**Text shown:**
*** Begin section ***

A week after pulling off the most improbable win of the season, the Commanders kept the momentum going by banking an expected win against the worst team in the league. Washington fans breathed a sigh of relief that their team successfully avoided the trap game.
Washington’s commanding defeat of the Texans brings their Win-Loss record into positive territory for the first time since the opening day victory over the Jaguars. It is also the first time that Washington has had a winning record past opening day in the three seasons under Head Coach Ron Rivera. The last time Washington had a winning record past Week 1 was Week 12 of the 2018 season. The last time Rivera has had a winning record as Head Coach past Week 1 was Week 10 of the 2019 season. It was short lived, as his Panthers eventually finished the season 5-11, resulting in his firing.
The Commanders’ 23-10 defeat of the Texans was their second victory by more than 10 points in two weeks. The last time Washington put together back-to-back wins by greater than 10 points was the 41-16 stomping of Dallas in Week 12 of the 2020 season, following the 20-9 win over the Bengals in Week 11.
Before anyone gets too carried away by the lopsided win in Houston, this was a game the Commanders were expected to win. At 1-7-1, the Houston Texans had the worst record in the NFL heading into the game. Their offense currently ranks 30th in the league in points scored, 32nd in total yardage, 30th in 1st downs, 26th in passing yardage and 29th in rushing yardage. On defense they are nearly close to middle of the pack in points allowed (18th) and better than average in passing yards allowed (14th), but rank 31st in yardage allowed, 29th in 1st downs, and 32nd in rushing yards allowed.
Houston QB Davis Mills is also not the best measure to judge the Commanders’ pass defense by. He has averaged 214 passing yards per game this season (only 8.2 yds better than Taylor Heinicke), with 11 TDs to 11 INTs, and has taken 28 sacks (7th most in the NFL). His 11 INTs lead the league, although Josh Allen is just behind him with 10. He ranks 3rd in interception percentage (3.4%), with Allen 8th at 2.7% (Heinicke 2.7%, tied with Allen; Wentz 2.6%, rank 11th). According to Pro Football Reference, he has the 7th highest percentage of bad throws at 18.8%, although he still trails NFL leader Carson Wentz (21.2%) by a long margin in this category. His 29.3 QBR ranks 30th of active QBs.
Thanks to interceptions by Kendall Fuller and Darrick Forrest, and no giveaways on offense, the Commanders’ +2 turnover differential matched their season high mark set against the Bears. They are 3-1 in games with a positive turnover differential this season, and 1-4 in games with a negative one. The defense has caused 12 turnovers in the last 6 games. They had one turnover in the first five games to start the season.
The Commanders’ defense held the Texans to 148 total net yards, with 21 rushing and 127 passing, all season best marks. The Commanders held Houston to 5 net yards in the first half, the lowest mark by any team this season. Houston running back Dameon Pierce was averaging 85.8 rushing yards per game and 4.7 yards per attempt through Week 10. On Sunday, the Commanders held him to 8 yards on 10 attempts.
The Commanders rushed for 153 yards. They have won all three games in which they rushed for over 150 yards this season.
After the game, Ron Rivera named Taylor Heinicke the Commanders’ starting quarterback of the moment. He is one of four QBs to start for Washington since the beginning of last season, and one of seven QBs to start at least one game in the three seasons under Rivera.

*** End section ***

**Given information:**
*** Begin section ***

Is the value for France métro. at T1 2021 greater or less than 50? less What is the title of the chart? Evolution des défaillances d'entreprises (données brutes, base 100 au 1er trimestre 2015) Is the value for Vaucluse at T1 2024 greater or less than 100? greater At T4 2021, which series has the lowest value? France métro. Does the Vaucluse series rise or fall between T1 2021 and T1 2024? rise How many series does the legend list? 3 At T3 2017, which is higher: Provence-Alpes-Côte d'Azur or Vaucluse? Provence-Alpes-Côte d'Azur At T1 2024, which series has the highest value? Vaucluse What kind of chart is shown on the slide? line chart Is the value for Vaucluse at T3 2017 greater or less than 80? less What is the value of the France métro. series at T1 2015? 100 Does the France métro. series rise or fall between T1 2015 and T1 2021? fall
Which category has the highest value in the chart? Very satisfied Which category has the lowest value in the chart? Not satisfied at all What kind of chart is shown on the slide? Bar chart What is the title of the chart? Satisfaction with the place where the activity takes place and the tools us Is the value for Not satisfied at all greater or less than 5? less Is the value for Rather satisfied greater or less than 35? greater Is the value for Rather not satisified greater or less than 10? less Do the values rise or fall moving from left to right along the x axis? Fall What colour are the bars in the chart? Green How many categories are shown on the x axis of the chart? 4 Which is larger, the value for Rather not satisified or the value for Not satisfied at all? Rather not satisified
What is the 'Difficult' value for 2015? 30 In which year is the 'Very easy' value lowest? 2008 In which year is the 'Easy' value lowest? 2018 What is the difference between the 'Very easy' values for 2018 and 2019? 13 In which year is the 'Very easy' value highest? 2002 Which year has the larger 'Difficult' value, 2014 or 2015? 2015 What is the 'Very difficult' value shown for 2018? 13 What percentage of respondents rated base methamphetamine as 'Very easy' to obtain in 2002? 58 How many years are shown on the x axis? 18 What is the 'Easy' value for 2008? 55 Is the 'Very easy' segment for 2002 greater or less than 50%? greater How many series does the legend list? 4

*** End section ***

Quote the text on the Commanders' win over the Texans, starting at "After the game, Ron" and ending at "seasons under Rivera.".

After the game, Ron Rivera named Taylor Heinicke the Commanders’ starting quarterback of the moment. He is one of four QBs to start for Washington since the beginning of last season, and one of seven QBs to start at least one game in the three seasons under Rivera.